Overall I believe the pro's outweigh the cons. If you have no option for two factor authentication then having a strong password is your only defense. Using a password vault just makes this a lot more practical and convenient.

There is no reason why you could not keep half the password in a password manager and remember the rest, it would make it more difficult for a key logger to capture your password, however the trade-off for usability may not be worth it. A better option maybe to use two factor for your really sensitive information and a password manager for the rest


If someone has rooted your box, then I think they can get your passwords from either method with not too much effort. They will be able to get your password file for the password manager and the password to that file via a keylogger. If you just use remembered passwords, they will collect your passwords over time as you key them in.

If someone has physical access to your machine to install and retrieve a keylogger, then they can log on to your machine if they have physical access for significant time. If they don't have enough time for that, then you would be safer with the password manager as they don't have your password file (only the password to it). If they do have time to get root access to your box and enable remote access to use at their leisure, then you are in the same position as in the first paragraph.

When you think about it like this, there is very little if anything that memorization holds over password managers. And that you and your passwords are hosed if someone nefarious has physical access OR can root your machine remotely. Preventing these two attacks is key.

You first need good physical security to prevent physical attacks. Then you need to prevent remote attacks - implement good network perimeter security, enable a minimum of services and have good security practices for the ones that you have no other choice but to enable. And also practice safe browsing habits, keep your machine regularly updated etc. i.e. the preventative measures that prevent you getting rooted in the first place. And you need to have backups in case you do get rooted.
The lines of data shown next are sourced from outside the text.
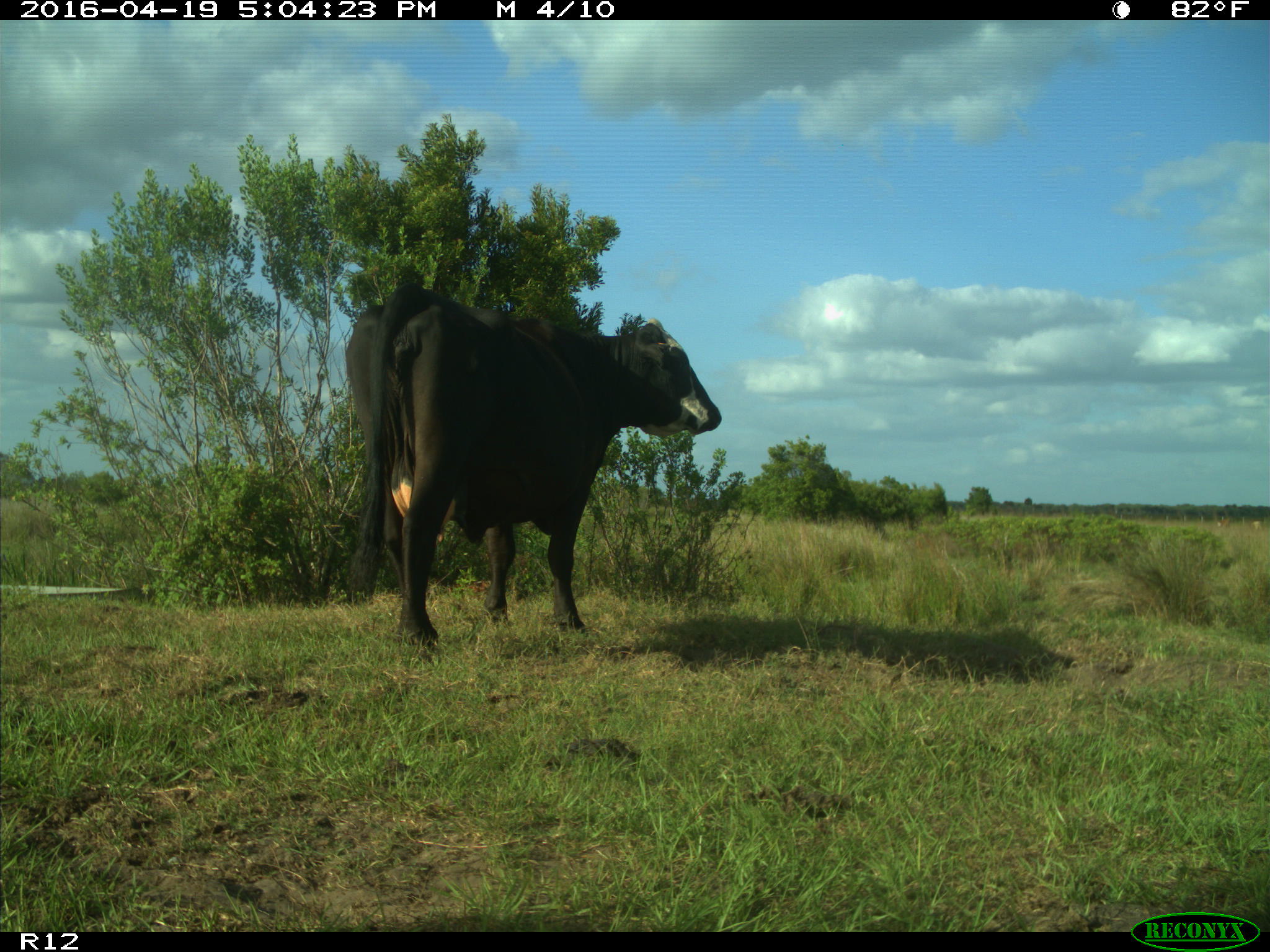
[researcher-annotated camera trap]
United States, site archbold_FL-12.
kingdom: Animalia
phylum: Chordata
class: Mammalia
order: Artiodactyla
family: Bovidae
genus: Bos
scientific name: Bos taurus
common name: domestic cow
If you do get rooted, then you should assume that you need to change every password whether or not you use a password manager.
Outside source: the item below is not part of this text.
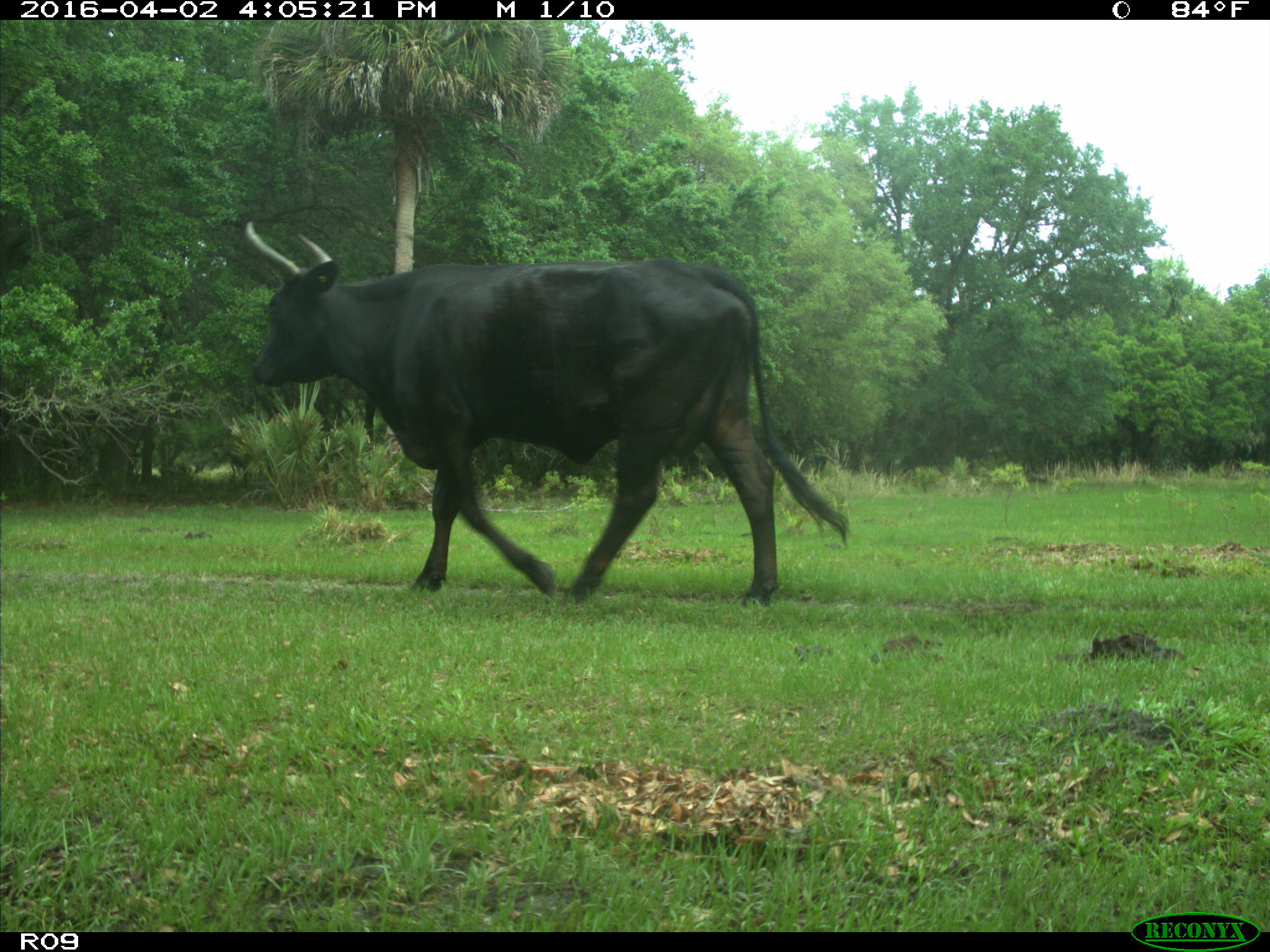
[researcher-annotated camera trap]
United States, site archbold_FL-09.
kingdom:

About the only thing memorization buys you IMO is perhaps a bit of time before someone logs your important passwords. You sacrifice a lot for this. Memorization is not scalable. The more sites you use (and as the web permeates our lives, need for more usernames and passwords grows), the more things you need passwords for. And they increasingly benefit from being strong. To make them strong requires a lot of effort on the user's part, along with making memorization difficult. Or if you write them down on a sheet of paper, you have the same problem as the password manager, except that it's harder to backup and sync, more conspicuous, easier to misplace, in plain text, etc. And you have to type them in all the time, rather than copy and paste.

At least using a password manager gives you the ability to have very strong and different passwords to every site on the internet you use (which may be many). And also the ability to easily remember the different usernames, along with notes about the specific sites. If you memorize a strong password to your password manager, they have to be able to get your keystrokes somehow to make use of your file, or they need your file to make use of your keystrokes.